What you should do » Go through the records underneath and write each one out again exactly.

· · · · ·

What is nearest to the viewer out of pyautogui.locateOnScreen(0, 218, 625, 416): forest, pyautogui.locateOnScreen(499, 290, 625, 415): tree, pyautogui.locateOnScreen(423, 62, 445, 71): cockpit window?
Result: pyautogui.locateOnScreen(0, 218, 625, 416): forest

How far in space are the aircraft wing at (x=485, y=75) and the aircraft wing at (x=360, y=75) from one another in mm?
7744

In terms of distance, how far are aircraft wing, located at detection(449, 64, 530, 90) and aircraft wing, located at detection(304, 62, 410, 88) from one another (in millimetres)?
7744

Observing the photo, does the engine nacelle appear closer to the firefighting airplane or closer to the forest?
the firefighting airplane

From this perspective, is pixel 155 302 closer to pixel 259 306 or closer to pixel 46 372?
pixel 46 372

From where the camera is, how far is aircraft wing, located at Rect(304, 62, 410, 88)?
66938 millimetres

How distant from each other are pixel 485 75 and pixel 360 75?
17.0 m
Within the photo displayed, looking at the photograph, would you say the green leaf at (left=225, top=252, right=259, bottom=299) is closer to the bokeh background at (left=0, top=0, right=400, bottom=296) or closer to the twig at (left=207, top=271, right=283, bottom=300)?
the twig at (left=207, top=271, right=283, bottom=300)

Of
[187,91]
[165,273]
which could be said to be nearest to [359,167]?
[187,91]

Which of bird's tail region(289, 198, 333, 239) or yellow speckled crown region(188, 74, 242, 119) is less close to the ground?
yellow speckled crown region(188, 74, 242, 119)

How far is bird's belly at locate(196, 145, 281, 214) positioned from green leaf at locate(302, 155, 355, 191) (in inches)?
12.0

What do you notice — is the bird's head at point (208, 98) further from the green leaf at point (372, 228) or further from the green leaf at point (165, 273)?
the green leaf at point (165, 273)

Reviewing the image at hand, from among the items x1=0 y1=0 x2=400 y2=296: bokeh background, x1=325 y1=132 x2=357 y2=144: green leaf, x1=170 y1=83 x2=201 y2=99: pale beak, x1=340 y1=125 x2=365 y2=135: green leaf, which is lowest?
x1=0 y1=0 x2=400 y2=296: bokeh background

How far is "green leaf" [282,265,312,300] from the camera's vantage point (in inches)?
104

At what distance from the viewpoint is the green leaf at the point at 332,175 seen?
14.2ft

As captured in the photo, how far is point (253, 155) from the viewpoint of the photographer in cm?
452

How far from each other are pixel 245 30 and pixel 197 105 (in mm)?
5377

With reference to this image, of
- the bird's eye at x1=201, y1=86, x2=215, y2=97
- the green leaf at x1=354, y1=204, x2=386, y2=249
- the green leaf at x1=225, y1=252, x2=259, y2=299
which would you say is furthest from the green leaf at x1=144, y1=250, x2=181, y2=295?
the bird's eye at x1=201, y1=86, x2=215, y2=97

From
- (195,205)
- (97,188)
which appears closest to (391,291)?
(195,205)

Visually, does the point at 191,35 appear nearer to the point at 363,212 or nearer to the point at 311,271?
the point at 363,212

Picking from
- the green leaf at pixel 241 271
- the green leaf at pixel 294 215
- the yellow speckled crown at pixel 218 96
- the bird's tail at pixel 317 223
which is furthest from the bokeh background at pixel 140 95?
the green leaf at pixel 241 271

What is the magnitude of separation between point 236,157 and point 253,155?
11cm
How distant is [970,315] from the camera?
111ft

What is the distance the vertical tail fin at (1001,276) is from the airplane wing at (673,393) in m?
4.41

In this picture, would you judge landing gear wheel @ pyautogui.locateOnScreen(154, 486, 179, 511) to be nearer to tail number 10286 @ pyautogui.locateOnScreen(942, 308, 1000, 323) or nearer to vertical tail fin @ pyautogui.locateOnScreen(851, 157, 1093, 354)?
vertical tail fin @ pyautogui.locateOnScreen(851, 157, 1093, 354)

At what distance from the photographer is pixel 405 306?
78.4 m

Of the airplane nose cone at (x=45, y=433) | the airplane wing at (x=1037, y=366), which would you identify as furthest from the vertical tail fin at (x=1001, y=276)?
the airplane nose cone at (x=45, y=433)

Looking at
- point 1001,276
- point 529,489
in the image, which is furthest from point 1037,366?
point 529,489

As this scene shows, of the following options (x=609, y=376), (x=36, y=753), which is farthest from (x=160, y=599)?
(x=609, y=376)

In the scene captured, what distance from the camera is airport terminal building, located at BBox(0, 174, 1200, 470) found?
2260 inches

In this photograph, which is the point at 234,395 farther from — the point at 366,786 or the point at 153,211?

· · · · ·

Output »
What is nearest to the viewer out of pyautogui.locateOnScreen(0, 218, 625, 416): forest, pyautogui.locateOnScreen(499, 290, 625, 415): tree, pyautogui.locateOnScreen(423, 62, 445, 71): cockpit window?
Result: pyautogui.locateOnScreen(0, 218, 625, 416): forest

How far in space are the aircraft wing at (x=485, y=75) and the aircraft wing at (x=360, y=75) from one another in mm?
7744

In terms of distance, how far are aircraft wing, located at detection(449, 64, 530, 90) and aircraft wing, located at detection(304, 62, 410, 88) from one another (in millimetres)?
7744

Observing the photo, does the engine nacelle appear closer to the firefighting airplane or closer to the forest?
the firefighting airplane

From this perspective, is pixel 155 302 closer to pixel 259 306 or closer to pixel 46 372?
pixel 46 372

From where the camera is, how far is aircraft wing, located at Rect(304, 62, 410, 88)?
66938 millimetres

How distant from each other are pixel 485 75 and pixel 360 75?
17.0 m
Within the photo displayed, looking at the photograph, would you say the green leaf at (left=225, top=252, right=259, bottom=299) is closer to the bokeh background at (left=0, top=0, right=400, bottom=296) or closer to the twig at (left=207, top=271, right=283, bottom=300)?
the twig at (left=207, top=271, right=283, bottom=300)

Of
[187,91]
[165,273]
which could be said to be nearest to [359,167]?
[187,91]

Which of bird's tail region(289, 198, 333, 239) or yellow speckled crown region(188, 74, 242, 119) is less close to the ground?
yellow speckled crown region(188, 74, 242, 119)

How far is bird's belly at locate(196, 145, 281, 214) positioned from green leaf at locate(302, 155, 355, 191) (in inches)?
12.0

What do you notice — is the bird's head at point (208, 98) further from the green leaf at point (372, 228) or further from the green leaf at point (165, 273)?
the green leaf at point (165, 273)

Reviewing the image at hand, from among the items x1=0 y1=0 x2=400 y2=296: bokeh background, x1=325 y1=132 x2=357 y2=144: green leaf, x1=170 y1=83 x2=201 y2=99: pale beak, x1=340 y1=125 x2=365 y2=135: green leaf, which is lowest?
x1=0 y1=0 x2=400 y2=296: bokeh background

How far is "green leaf" [282,265,312,300] from the camera's vantage point (in inches)?
104

At what distance from the viewpoint is the green leaf at the point at 332,175 seen?
14.2ft

As captured in the photo, how far is point (253, 155) from the viewpoint of the photographer in cm?
452

How far from each other are pixel 245 30 and pixel 197 105 (in mm)?
5377

With reference to this image, of
- the bird's eye at x1=201, y1=86, x2=215, y2=97
- the green leaf at x1=354, y1=204, x2=386, y2=249
- the green leaf at x1=225, y1=252, x2=259, y2=299
which would you say is furthest from the green leaf at x1=144, y1=250, x2=181, y2=295?
the bird's eye at x1=201, y1=86, x2=215, y2=97

From
- (195,205)
- (97,188)
which appears closest to (391,291)?
(195,205)

Visually, does the point at 191,35 appear nearer to the point at 363,212 or nearer to the point at 311,271?
the point at 363,212

Picking from
- the green leaf at pixel 241 271
- the green leaf at pixel 294 215
- the yellow speckled crown at pixel 218 96
- the bird's tail at pixel 317 223
which is furthest from the bokeh background at pixel 140 95?
the green leaf at pixel 241 271

What is the magnitude of separation between point 236,157 and point 253,155?
11cm
How distant is [970,315] from the camera?
111ft

What is the distance the vertical tail fin at (1001,276) is from the airplane wing at (673,393) in m?
4.41

In this picture, would you judge landing gear wheel @ pyautogui.locateOnScreen(154, 486, 179, 511) to be nearer to tail number 10286 @ pyautogui.locateOnScreen(942, 308, 1000, 323) or nearer to vertical tail fin @ pyautogui.locateOnScreen(851, 157, 1093, 354)?
vertical tail fin @ pyautogui.locateOnScreen(851, 157, 1093, 354)

At what distance from the photographer is pixel 405 306?
78.4 m

Of the airplane nose cone at (x=45, y=433) | the airplane wing at (x=1037, y=366), which would you identify as furthest from the vertical tail fin at (x=1001, y=276)?
the airplane nose cone at (x=45, y=433)

Looking at
- point 1001,276
- point 529,489
in the image, which is furthest from point 1037,366?
point 529,489

As this scene shows, of the following options (x=609, y=376), (x=36, y=753), which is farthest from (x=160, y=599)?
(x=609, y=376)

In the scene captured, what distance from the camera is airport terminal building, located at BBox(0, 174, 1200, 470) found?
2260 inches

In this photograph, which is the point at 234,395 farther from — the point at 366,786 or the point at 153,211?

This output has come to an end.